It depends on how rural they're expected to go. It's not exactly cheap to upgrade infrastructure that's probably PTSN or at most ISDN, and service providers have not done so because it will literally cost them more to do the install than they can guarantee they'll make back out of it. There's still a lot of copper backbone out there, with the associated problems that old copper has with corrosion and other line degredation that can be worked around with voice (anyone remember pair gain?) but will play havoc on any sort of high-speed data.
I don't think that those that live in rural areas don't deserve to have Internet access, but everywhere we live we make trade-offs. I have to put up with high property costs (relatively speaking), pollution in several forms, traffic, restrictions on the kinds of things I'm allowed to do on my property and in the surrounding area, and being forced to interact with others. On the other hand I get inexpensive shopping, relatively short travel distances, numerous entertainment options, and access to infrastructure and utilities that require a certain minimum density to have.

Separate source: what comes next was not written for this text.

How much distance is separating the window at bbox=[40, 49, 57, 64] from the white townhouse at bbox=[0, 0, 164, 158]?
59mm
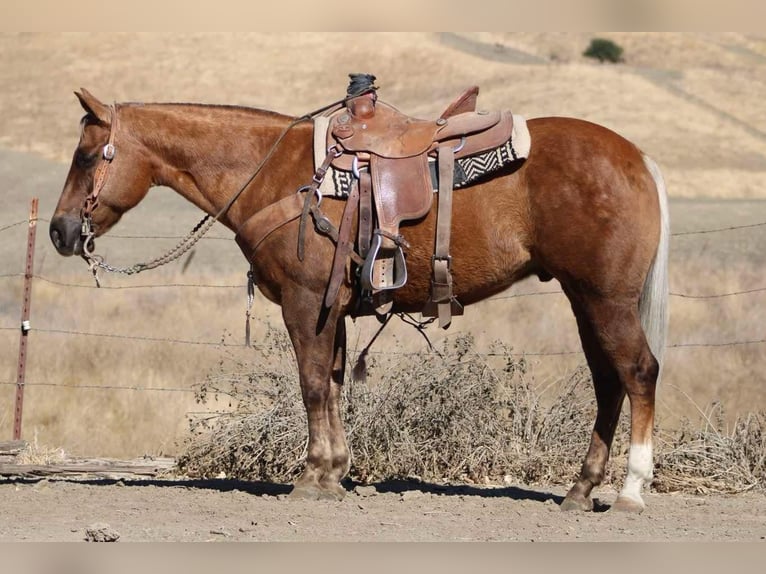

Those that live in rural areas generally have more peace and quiet, less traffic, less pollution, fewer rules on property use and other activities, and lower property costs, but have longer drives, more expensive shopping, more expensive or nonexistent utilities or infrastructure, and less in the way of entertainment choices. Them's the breaks. That's also why we have taxes that pay for infrastructure in rural areas, like roads, power distribution (yes, the electrification of rural America was subsidized), telephone, mail, and depending on the area sanitation and water. Even with those subsidies there will still be a dearth of some services though.